By Laura Ferreiro
The inaugural Responsible Business Summit West took place in San Francisco November 14-15, bringing together top business leaders, nonprofits, think tanks and academics to discuss issues surrounding Corporate Social Responsibility (CSR) and ethical business practices.
Among the attendees were brands including Timberland, Google, HP, Levi Strauss, Facebook, Hanesbrands and Target, and nonprofits including United Way, World Vision, Project Wet Foundation, the UN Global Compact and more. The conference, which was organized by the UK-based organization Ethical Corp, tackled important issues including the business value of social impact, how to scale up social impact through partner collaborations, leveraging social purpose as a recruitment tool, and how to realign established businesses around social impact and making it an integral part of their missions.
On Day 1, a compelling panel on how to effectively educate colleagues about the value of CSR brought together reps from Google, Intuit, and Edelman public relations. Diane Wakeley Solinger, Director of Google.org, said that Google is investing $1 billion in three major social good areas: education, economic opportunity, and inclusion and social justice. Google is providing funding, volunteers and tools to innovative nonprofits to help them further their work, and this is a key pillar of Google’s business. Solinger admitted that it can be challenging to bring Google’s 80,000 employees along on this journey and to get everyone to feel a part of the social mission. She added that Google would welcome the opportunity to collaborate with other tech companies on social good initiatives to broaden their impact. “We go insular too often,” she said.
John D. Edelman explained that Edelman is also “on a journey to embed corporate citizenship and sustainability into everything we do.” In order to do so most effectively, the global PR and marketing firm did a survey to find out which Sustainable Development Goals its employees cared about most, and is targeting its social good efforts to address those issues.

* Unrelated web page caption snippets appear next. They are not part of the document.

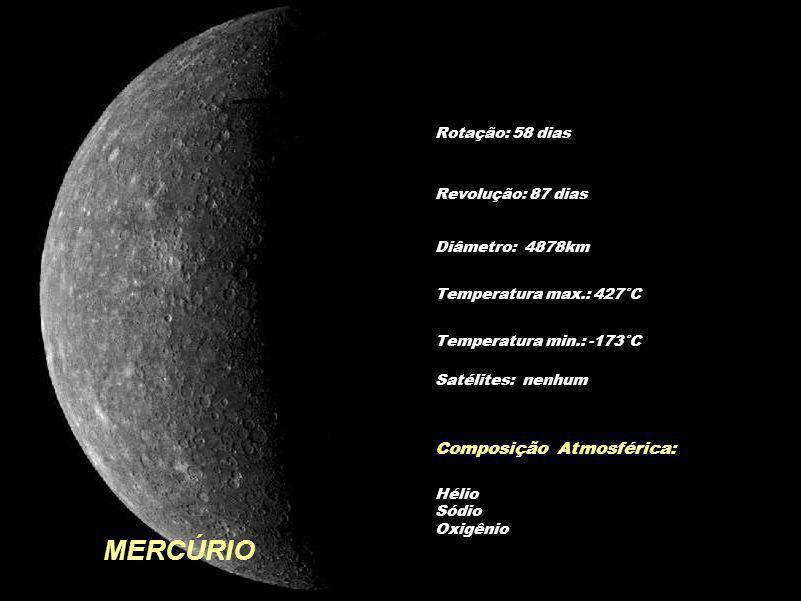 Rotação: 58 dias Diâmetro: 4878km Temperatura max.: 427°C Temperatura min.: -173°C Composição Atmosférica: Hélio Sódio Oxigênio Revolução: 87 dias Sat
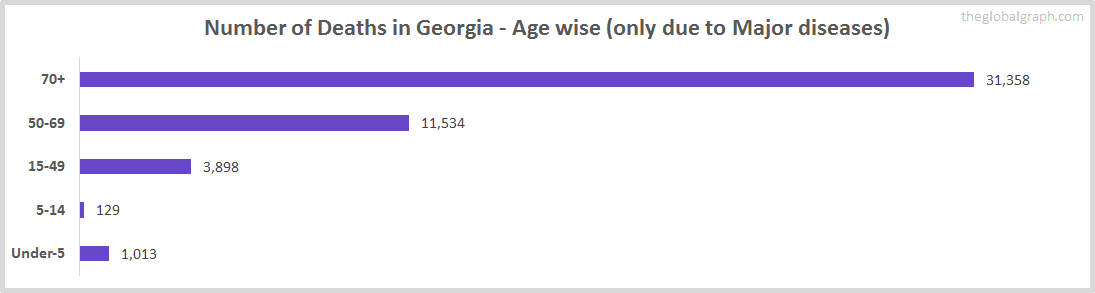 Number of Deaths in Georgia - Age wise (only due to Major diseases)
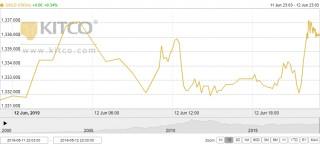 Thị trường vàng 13/6: Vàng có thể phá vỡ mức 1.400 USD?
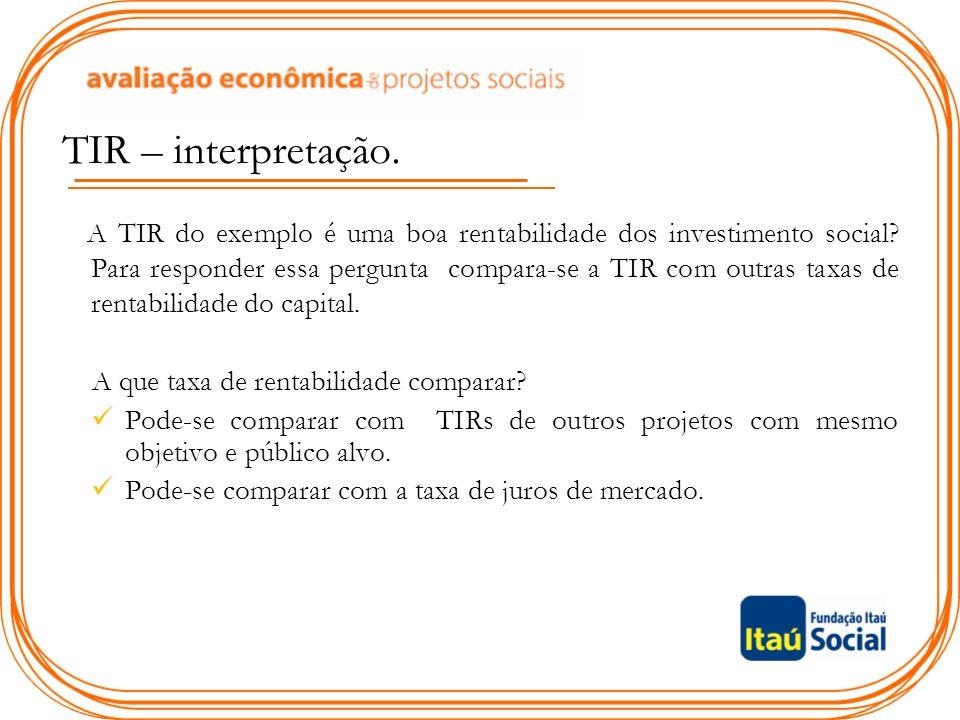 TIR – interpretação.A TIR do exemplo é uma boa rentabilidade dos investimento social.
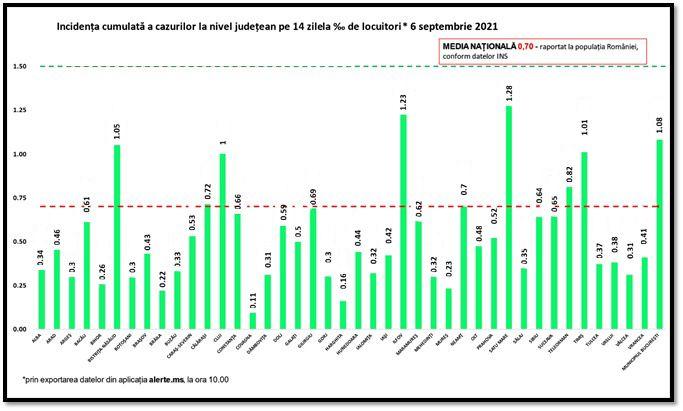GCS: 1035 új fertőzött és 25 halálos áldozat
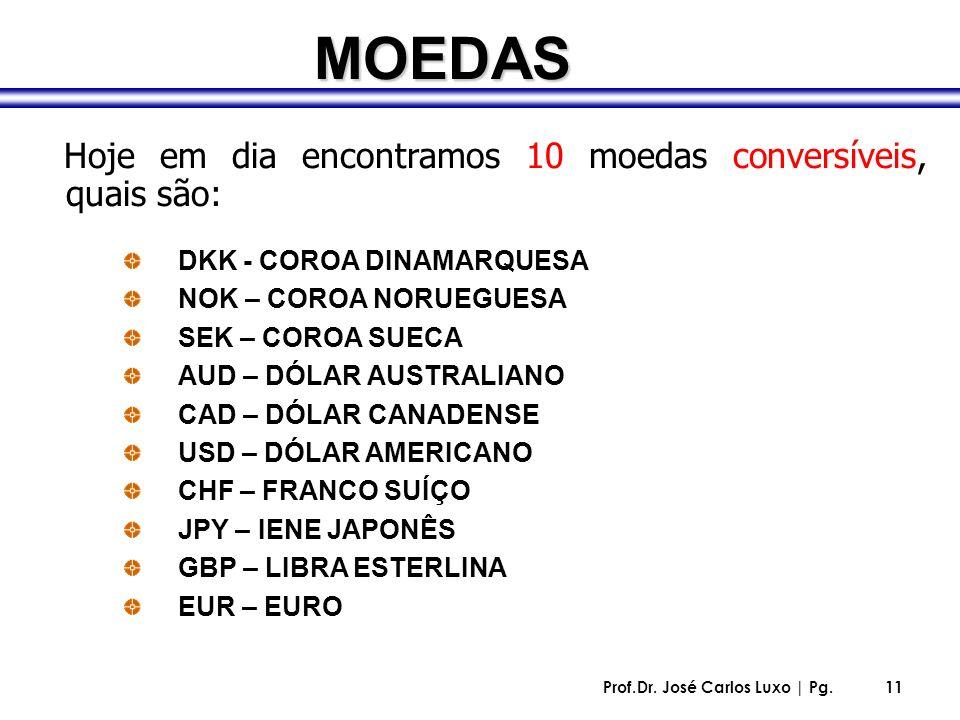 Prof.Dr. José Carlos Luxo | Pg.11 Hoje em dia encontramos 10 moedas conversíveis, quais são: DKK - COROA DINAMARQUESA NOK – COROA NORUEGUESA SEK – COR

Another compelling panel examined the very important business value of social purpose. HP’s Director of Human Rights and Supply Chain Responsibility Annukka Dickens explained how HP is working across industry borders to make an impact, and showed a video about a program that HP implemented to buy recycled plastics from Haiti to make its printer cartridges while also helping local Haitians to earn money by collecting plastic bottles for recycling and transforming waste into useful products, making it a win-win for everyone involved. Watch the video below:
Zendesk’s VP of Social Impact Tiffany Apczynski said that she hopes CSR departments will be on par with other key operational departments like Human Resources at companies going forward, and mentioned that it has been proven that CSR is closely linked with employee contentment.
On the second day of the conference, an External Keynote discussion about the need for businesses to go beyond compliance was delivered by Michael Kobori, Vice President of Sustainability for Levi Strauss, and Marcel Jacobs, Director of Supplier Sustainability for Philips Group.